How is ExpressCache 1.3.2 working?

Just a thought:

As I look over the delay problems reported in this thread I’m not so sure they are specifically related to firmware 1.3.2 as much as the general issue of overprovisioning of an SSD.   For those needing an intro to the subject here is a good one written by an LSI/SandForce guy: http://www.edn.com/design/systems-design/4404566/1/Understanding-SSD-over-provisioning .

My thought is this:  Suppose Sandisk offered this same caching SSD product in a 64 GB size with a 32 GB active partition.

The retail cost should only be about $20 more than the current product.  Considering how much caches get written to and how much housekeeping is involved over time, i’d pay an extra $20 for a “double provisioned” 32 GB cache with both increased performance and longevity.

Yea your right I did typo that.  I did do an 18Gb partition.  The partition command I ran was - ECCmd -partition (drive number) 18432 .

So far my cache has filled up to 14Gb.  But, I haven’t loaded any PC games or anything yet.  Do we know what the max cache partition size we can use before we will start seeing problems?

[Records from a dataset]

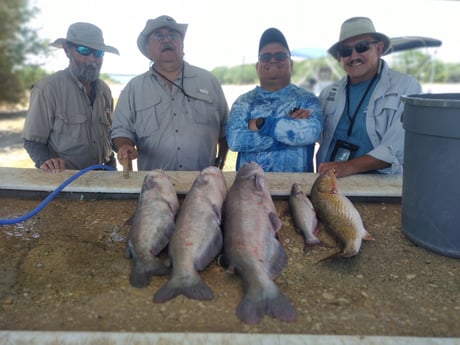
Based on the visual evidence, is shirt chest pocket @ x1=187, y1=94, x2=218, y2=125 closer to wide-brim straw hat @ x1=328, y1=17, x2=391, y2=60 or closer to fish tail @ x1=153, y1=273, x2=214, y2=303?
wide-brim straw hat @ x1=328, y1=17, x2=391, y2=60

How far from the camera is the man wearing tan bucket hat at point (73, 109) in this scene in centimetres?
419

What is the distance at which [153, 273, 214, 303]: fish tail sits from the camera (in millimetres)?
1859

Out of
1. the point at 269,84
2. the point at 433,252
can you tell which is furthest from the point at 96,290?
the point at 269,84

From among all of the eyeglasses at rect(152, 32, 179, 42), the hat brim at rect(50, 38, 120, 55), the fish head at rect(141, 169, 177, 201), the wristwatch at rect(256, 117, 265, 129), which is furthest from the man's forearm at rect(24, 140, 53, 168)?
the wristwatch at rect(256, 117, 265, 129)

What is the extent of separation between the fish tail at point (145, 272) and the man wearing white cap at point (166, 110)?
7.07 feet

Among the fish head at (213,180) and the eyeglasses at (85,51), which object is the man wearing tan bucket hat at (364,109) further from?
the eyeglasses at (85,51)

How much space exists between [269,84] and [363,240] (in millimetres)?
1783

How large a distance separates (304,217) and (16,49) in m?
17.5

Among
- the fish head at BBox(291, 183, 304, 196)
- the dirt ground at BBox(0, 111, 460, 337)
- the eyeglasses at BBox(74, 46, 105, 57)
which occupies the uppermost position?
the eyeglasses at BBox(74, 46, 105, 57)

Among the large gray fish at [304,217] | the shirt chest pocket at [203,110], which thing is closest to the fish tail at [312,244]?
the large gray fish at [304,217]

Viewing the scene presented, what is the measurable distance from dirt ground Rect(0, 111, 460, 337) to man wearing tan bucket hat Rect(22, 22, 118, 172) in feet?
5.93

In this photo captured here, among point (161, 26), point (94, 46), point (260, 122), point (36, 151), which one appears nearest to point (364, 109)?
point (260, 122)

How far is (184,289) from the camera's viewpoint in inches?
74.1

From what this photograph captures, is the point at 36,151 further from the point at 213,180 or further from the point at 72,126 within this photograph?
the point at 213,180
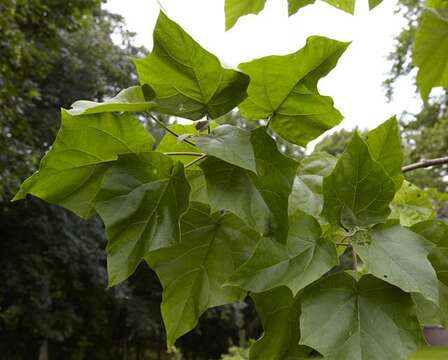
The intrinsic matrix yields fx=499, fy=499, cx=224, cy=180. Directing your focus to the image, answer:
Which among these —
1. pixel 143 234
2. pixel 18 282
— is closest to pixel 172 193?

TO-DO LIST →
A. Could you transcribe the ExpressCache thread, starting with "As I look over" and going on through "performance and longevity."?
B. Can you go on with the ExpressCache thread from the point where it stops?
This material was drawn from a separate source.

RESPONSES →
A.
As I look over the delay problems reported in this thread I’m not so sure they are specifically related to firmware 1.3.2 as much as the general issue of overprovisioning of an SSD.   For those needing an intro to the subject here is a good one written by an LSI/SandForce guy: http://www.edn.com/design/systems-design/4404566/1/Understanding-SSD-over-provisioning .

My thought is this:  Suppose Sandisk offered this same caching SSD product in a 64 GB size with a 32 GB active partition.

The retail cost should only be about $20 more than the current product.  Considering how much caches get written to and how much housekeeping is involved over time, i’d pay an extra $20 for a “double provisioned” 32 GB cache with both increased performance and longevity.

B.
NWGuy the thought about the drive being too small and it should be larger and overprovisioned makes tons of sense.  The OCZ Synapse drive that I had was setup that way.  It was a 64Gb drive that was overprovisioned to 32Gb.  I was wondering why ReadyCache wasn’t setup that way.

I thought I was getting a better drive that was better supported via software by replacing my OCZ synapes (which uses the now defunct dataplex software) … overtime I am discovering that may not be the case :(.

I think think the Sandisk / Condusive ReadyCache product is good.    Especially since the release of the 1.3.2 software update, there have been relatively few bug reports.

17 GB fill of the default 29.xx GB partition is the lowest reported fill where delays occured, that was AlleyViper.   All the other reports I found started at just over 23 GB, there were several in the 23.xx range, and then up from there.    It bears noting that the cache is still working at 100% fill for almost everyone, the task is mostly just trying to improve performance at this point.

Just to clarify, when I posted that delay with only 17GB cached it was due to a Win logo freeze at the usual point, but it was way shorter (only about 2-3s) than annoying ones with >22GB filled. They seem related, anyway.

Also, after reducing the caching partion I’ve had no more casual freezes later in the boot with stuck hdd led lit. Those happened when cache was near full.

Most probably, a 2/3 ssd size cache partition should be near the limit before trouble happens for most, given that it won’t fill completely. I still hope most issues can be solved either by software, or a ssd firmware update.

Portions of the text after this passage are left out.